> DATA IN THIS EXERCISE:
####

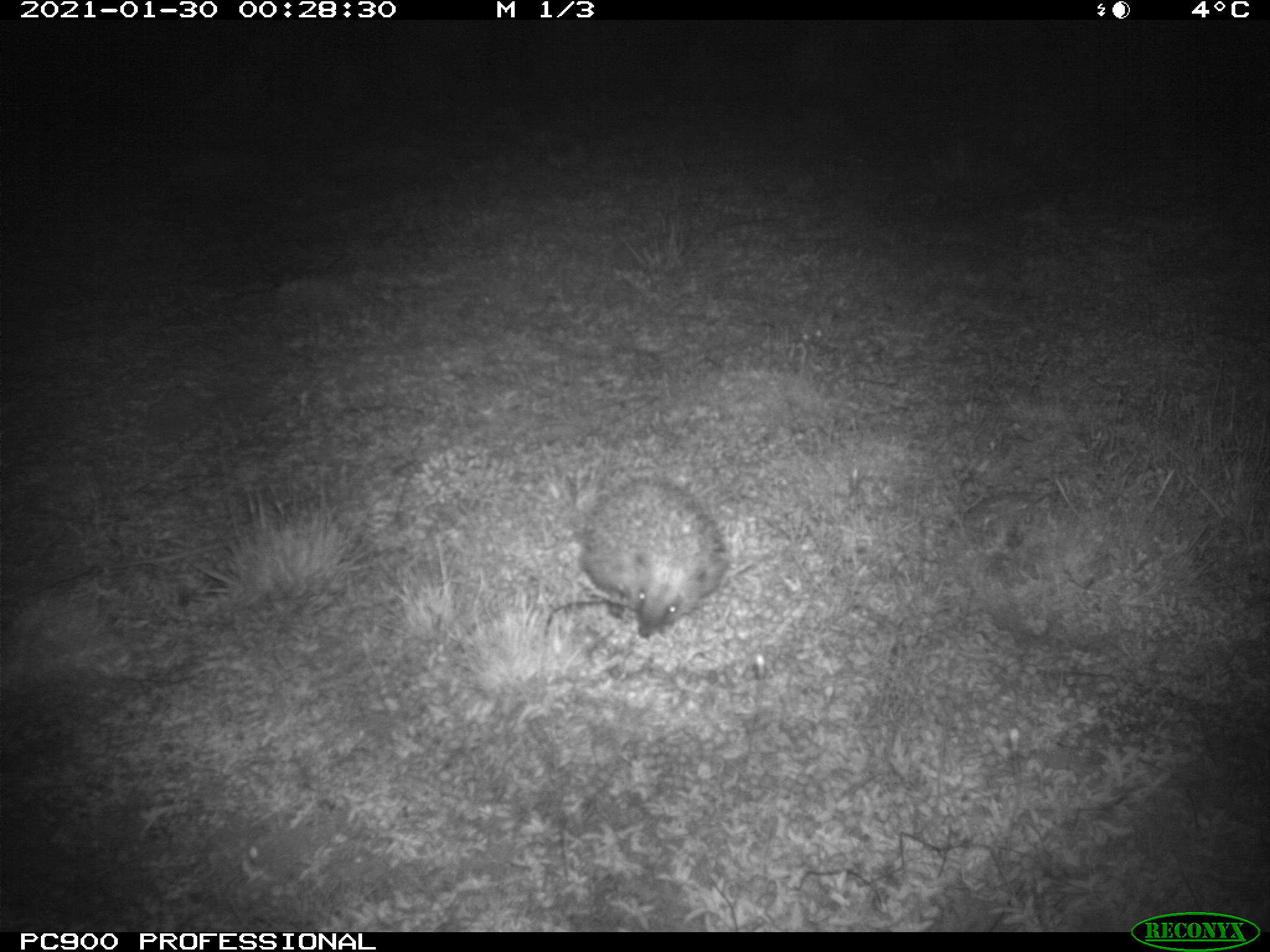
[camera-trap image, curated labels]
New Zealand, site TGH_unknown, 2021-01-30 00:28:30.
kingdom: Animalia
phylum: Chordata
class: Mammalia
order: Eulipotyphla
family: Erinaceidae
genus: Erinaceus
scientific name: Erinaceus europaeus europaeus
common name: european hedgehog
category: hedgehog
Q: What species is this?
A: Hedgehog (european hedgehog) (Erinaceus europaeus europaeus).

####

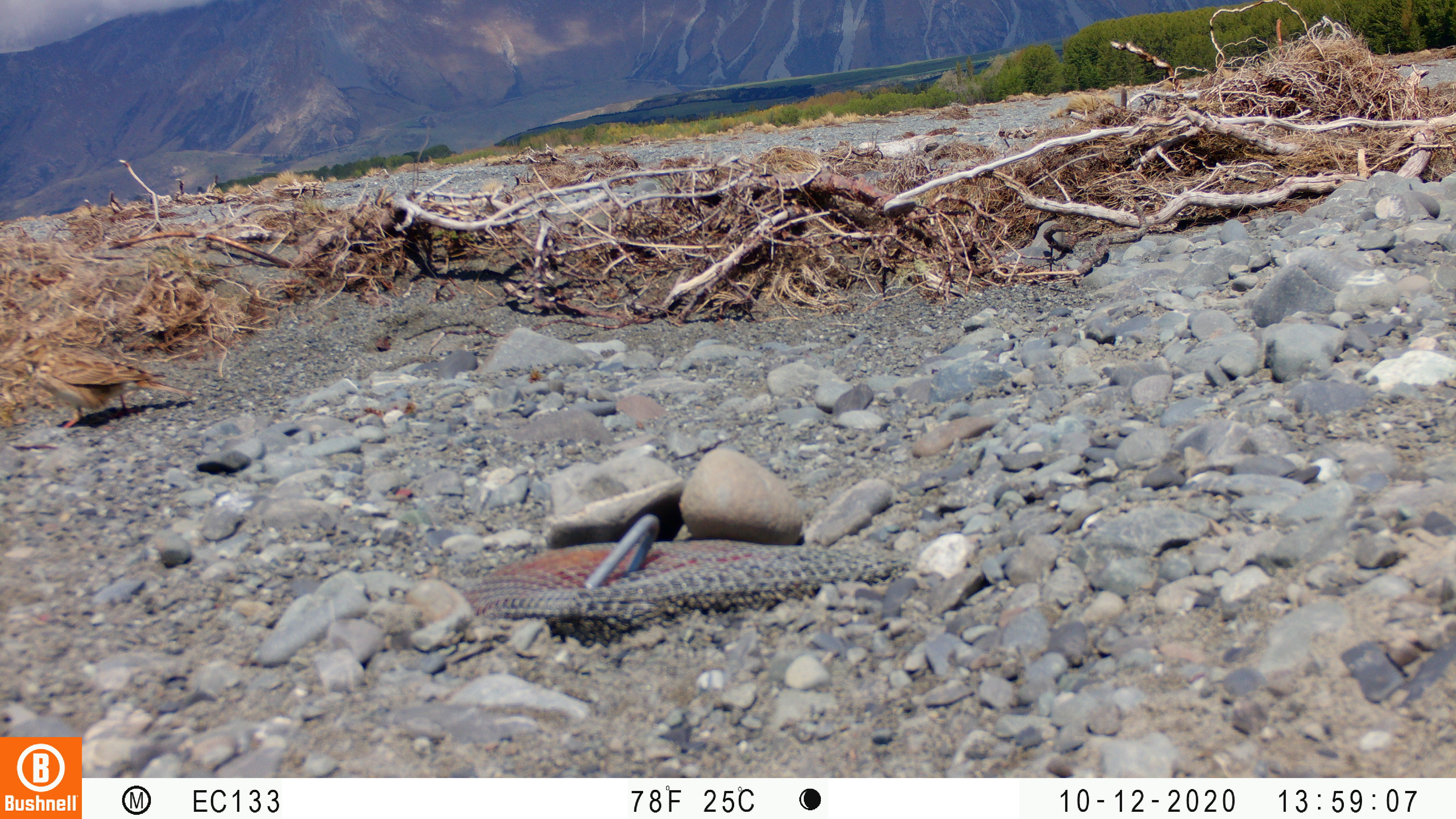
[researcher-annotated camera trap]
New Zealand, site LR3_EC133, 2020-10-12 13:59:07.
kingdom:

####

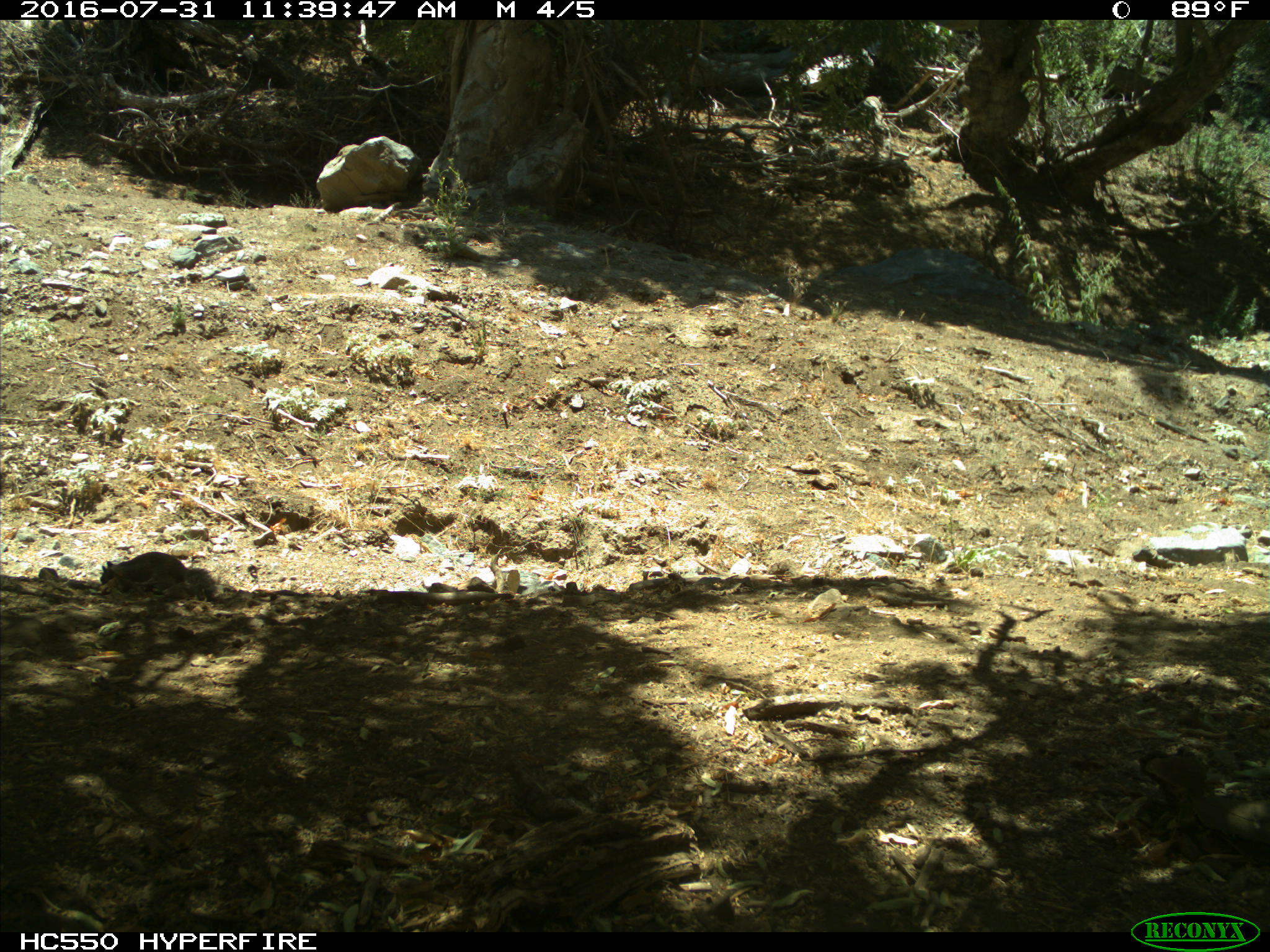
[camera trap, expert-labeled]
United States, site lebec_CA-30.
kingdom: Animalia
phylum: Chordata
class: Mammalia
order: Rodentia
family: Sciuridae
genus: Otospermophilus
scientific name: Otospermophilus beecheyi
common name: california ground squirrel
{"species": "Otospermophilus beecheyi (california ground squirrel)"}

####

> ASSIGNED TASK:
Take the stretch of lines above from the one containing "scientific name: Erinaceus" through the one containing "A: Hedgehog (european" and repeat it exactly, adding no other line.

> PROBLEM SOLUTION:
scientific name: Erinaceus europaeus europaeus
common name: european hedgehog
category: hedgehog
Q: What species is this?
A: Hedgehog (european hedgehog) (Erinaceus europaeus europaeus).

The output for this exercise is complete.